> [BRANO DATO]:
═══
Per la Cappella di S. Vito non esistono documenti per poter determinare l’esatta data della costruzione.
L’attuale Cappella fu edificata sulle fondamenta di quella più antica esistente già nei secoli precedenti e davanti alla quale vi erano due grandi olmi dal fusto altissimo, con una circonferenza di circa 22 palmi, ed una quercia grandissima che, per l’edificio sacro, costituivano un pregio paesaggistico di notevole bellezza ed un riparo sicuro dalla calura estiva per la gente che numerosa si recava nella festa del 15 giugno a visitare il Santo.
La grande quercia si sradicò il 16 giugno del 1780 a causa di un violento temporale. Anche i due olmi non esistono più. L’ultimo cadde nel 1935 a causa, secondo la tradizione, di uno scavo effettuato ai suoi piedi per rintracciare un tesoro nascosto.
Ad avvalorare l’epoca di costruzione dell’attuale Cappella al 1600, contribuiscono la presenza, nella stessa, di una scultura in legno policromato di S. Vito ed un dipinto attribuito a G. L. Cardone del XVIII secolo. Posteriormente, nel 1780, a ridosso dell’altare maggiore, venne costruito un locale per la segrestia ed un piano rialzato per l’alloggio dell’abate.
Questi, oltre che del culto, si prendeva anche cura degli ammalati morsicati da cani randagi e rabbiosi, ospitati in una specie di lazzaretto sistemato nello stesso alloggio. La Cappella era sotto la giurisdizione dei Padri del Convento dei Domenicani e, nella relazione Gaudiso del 1736, risulta possedere una rendita derivante da cento vacche e cento pecore.
L’origine del culto di S. Vito ad Avigliano non ha data certa, ma certamente è molto antico e lo si può far risalire ad alcuni secoli prima della costruzione dell’attuale Cappella che, come abbiamo detto, e’ stata edificata sulle rovine dell’antica primitiva chiesetta. La devozione a questo Santo è stata sempre molto sentita dagli aviglianesi tanto da sceglierlo come loro protettore fin dal XVIII secolo, ottenendo, il 14 maggio 1748, un decreto a firma del Card. Tamburrini che esaudiva la loro scelta. Nel 1811, patrona di Avigliano divenne la Madonna del Carmine mentre S. Vito rimase compatrono della parrocchia e della Chiesa Madre. Ai fini civili S. Vito è patrono dell’intero territorio del Comune di Avigliano dal 1895.
═══
> [DATI FORNITI]:
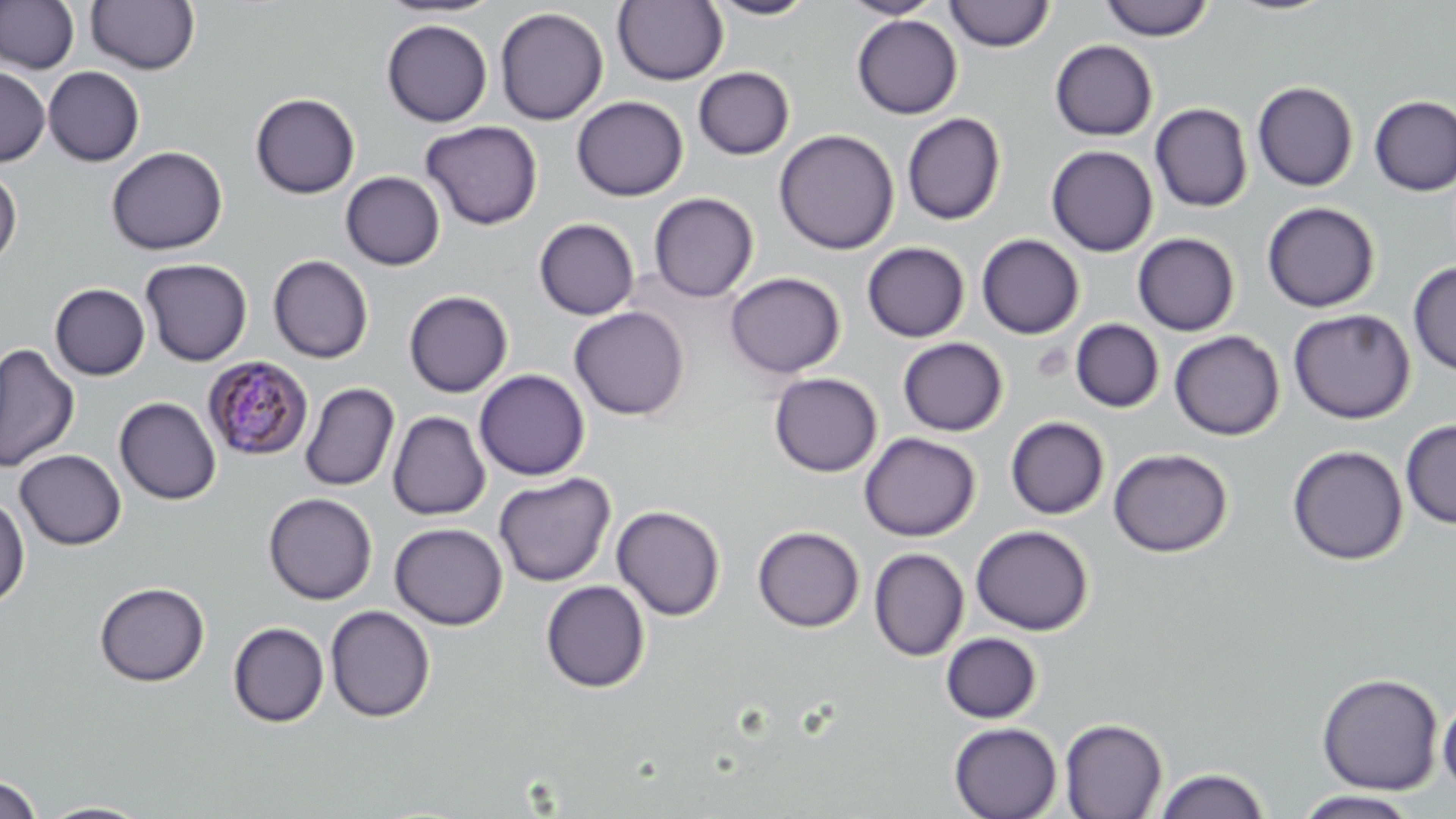

Approximate bounding boxes as [x1, y1, x2, y2] in pixels. Uninfected red blood cell locations: [0, 0, 80, 74], [376, 0, 502, 19], [613, 0, 728, 85], [705, 0, 818, 20], [839, 0, 946, 19], [1099, 0, 1214, 41], [1223, 0, 1338, 16], [86, 1, 201, 74], [944, 1, 1054, 51], [494, 7, 608, 125], [851, 14, 963, 119], [381, 19, 493, 127], [1050, 40, 1158, 141], [0, 66, 50, 166], [43, 66, 145, 166], [693, 67, 795, 160], [1252, 81, 1359, 191], [250, 93, 360, 199], [1370, 95, 1456, 196], [571, 96, 688, 201], [1150, 103, 1253, 212], [902, 112, 1006, 225], [420, 120, 542, 230], [774, 129, 899, 254], [1046, 145, 1158, 257], [106, 146, 227, 255], [0, 167, 22, 267], [340, 171, 445, 270], [649, 192, 759, 303], [1262, 201, 1381, 312], [534, 218, 640, 320], [1133, 232, 1240, 336], [976, 234, 1085, 339], [861, 242, 970, 342], [268, 255, 374, 363], [140, 258, 252, 366], [1408, 262, 1456, 375], [725, 272, 846, 378], [49, 283, 150, 380], [404, 289, 513, 398], [569, 307, 690, 420], [1288, 308, 1416, 424], [1070, 319, 1165, 412], [1169, 330, 1285, 440], [897, 337, 1008, 436], [1, 343, 80, 472], [474, 369, 590, 480], [769, 372, 882, 476], [300, 382, 400, 491], [114, 396, 222, 505], [388, 411, 490, 521], [1005, 416, 1110, 519], [1400, 418, 1456, 529], [859, 432, 980, 541], [1287, 444, 1409, 565], [1108, 447, 1234, 558], [15, 449, 126, 549], [493, 472, 616, 587], [264, 493, 378, 605], [0, 495, 30, 608], [611, 505, 726, 621], [390, 522, 508, 630], [971, 524, 1094, 635], [752, 525, 864, 632], [869, 548, 969, 661], [540, 580, 650, 693], [94, 581, 210, 686], [325, 605, 435, 723], [227, 622, 329, 728], [940, 632, 1042, 723], [1316, 673, 1444, 795], [1437, 693, 1456, 801], [1059, 717, 1168, 818], [948, 722, 1062, 819], [1152, 767, 1271, 819], [0, 774, 42, 818], [1293, 790, 1421, 818], [37, 800, 153, 818]. Plasmodium malariae-infected red blood cell locations: [203, 356, 314, 461]. Slide-level diagnosis: Plasmodium malariae. Light microscopy. 1000x magnification. Single field of view. Thin blood film. Image is 1456×819 pixels. May-Grünwald-Giemsa stain.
═══
> [COMPITO A]: Estrai dal brano sulla Cappella di S. Vito il tratto che comincia con le parole "L’origine del culto" e si chiude dopo "Avigliano dal 1895.", senza modificare nulla.
> [COMPITO B]: Prosegui il brano sulla Cappella di S. Vito partendo subito dopo l'ultima frase riportata.
L'elenco non ha alcun legame con il brano.

> [RISULTATO A]:
L’origine del culto di S. Vito ad Avigliano non ha data certa, ma certamente è molto antico e lo si può far risalire ad alcuni secoli prima della costruzione dell’attuale Cappella che, come abbiamo detto, e’ stata edificata sulle rovine dell’antica primitiva chiesetta. La devozione a questo Santo è stata sempre molto sentita dagli aviglianesi tanto da sceglierlo come loro protettore fin dal XVIII secolo, ottenendo, il 14 maggio 1748, un decreto a firma del Card. Tamburrini che esaudiva la loro scelta. Nel 1811, patrona di Avigliano divenne la Madonna del Carmine mentre S. Vito rimase compatrono della parrocchia e della Chiesa Madre. Ai fini civili S. Vito è patrono dell’intero territorio del Comune di Avigliano dal 1895.

> [RISULTATO B]:
Palazzo Corbo

Palazzo Corbo

Era la dimora dell’antica famiglia corbo, giunta ad Avigliano da Sulmona (Aq) nel lontano 1315. Il primo nucleo risale alla fine del XVI secolo, ma il palazzo fu sottoposto a continui lavori di ampliamento man mano che aumentavano le esigenze della famiglia. Nel 1871 aveva raggiunto la consistenza definitiva di 63 vani.

Abbandonto verso la fine del XIX secolo, l’edificio, ormai cadente, viene ristrutturato circa un secolo dopo per essere destinato all’edilizia economica e popolare privilegiando comunque la conservazione dell’aspetto estetico.

Testo: Arch. Francesco Manfredi.

Chiesa Santa Maria degli Angeli

All’inizio del 1600 fu fondato in Avigliano un secondo Convento, quello dei Francescani dell’ordine dei Riformati che operarono nel paese con grande dedizione per il culto sacro ed anche per l’assistenza al popolo che li ebbe sempre in gran simpatia fino alla soppressione del loro Convento, avvenuta nella seconda metà dell’800.
Fin dal 1500 era iniziato un gran movimento di rinnovamento religioso in seno ai vari ordini monastici. Soprattutto i francescani dettero impulso a questo rinnovamento con l’intento di ritornare alla piena osservanza della regola dando così origine all’ordine degli Osservanti.
In seguito, in seno agli Osservanti, nacque un movimento che si caratterizzò per la più stretta osservanza della regola e che prese il nome di Riformati. Anche in Basilicata si diffuse questo movimento e sorsero diversi Conventi tra cui quello di Avigliano. La data di fondazione di questo Convento, comunemente la si fa risalire all’anno 1615 quando una bolla pontificia ne autorizzò la costruzione.
Il Comune cedette il luogo, fuori dell’abitato, ai piedi della collina denominata Impiso che poi, ad opera degli stessi frati, diventerà il Calvario, e qui, con il contributo dei cittadini aviglianesi, fu eretto un ampio Monastero che venne occupato dai Francescani dell’ordine dei Riformati. Ben presto il Convento si sviluppò e si arricchì della presenza di molti frati.
Nella relazione dell’Ardoini, del 1674, risulta avere 30-40 frati, due studi di logica e filosofia per i Professi e a volte anche il Noviziato. Anche nella relazione del Gaudioso, del 1736, il Convento risulta avere 30 frati. Nel 1786 venne ultimata la bellissima Chiesa di Santa Maria degli Angeli, annessa al Monastero dei Padri Riformati. Molto belli sono i suoi portali decorati da stipiti lavorati a punta di diamante (bugnato), mentre l’interno è a due navate di stile barocco molto decorate. Di pregevole fattura sono gli altari realizzati in legno intagliato e decorato che esaltano l’originalità dello stile barocco.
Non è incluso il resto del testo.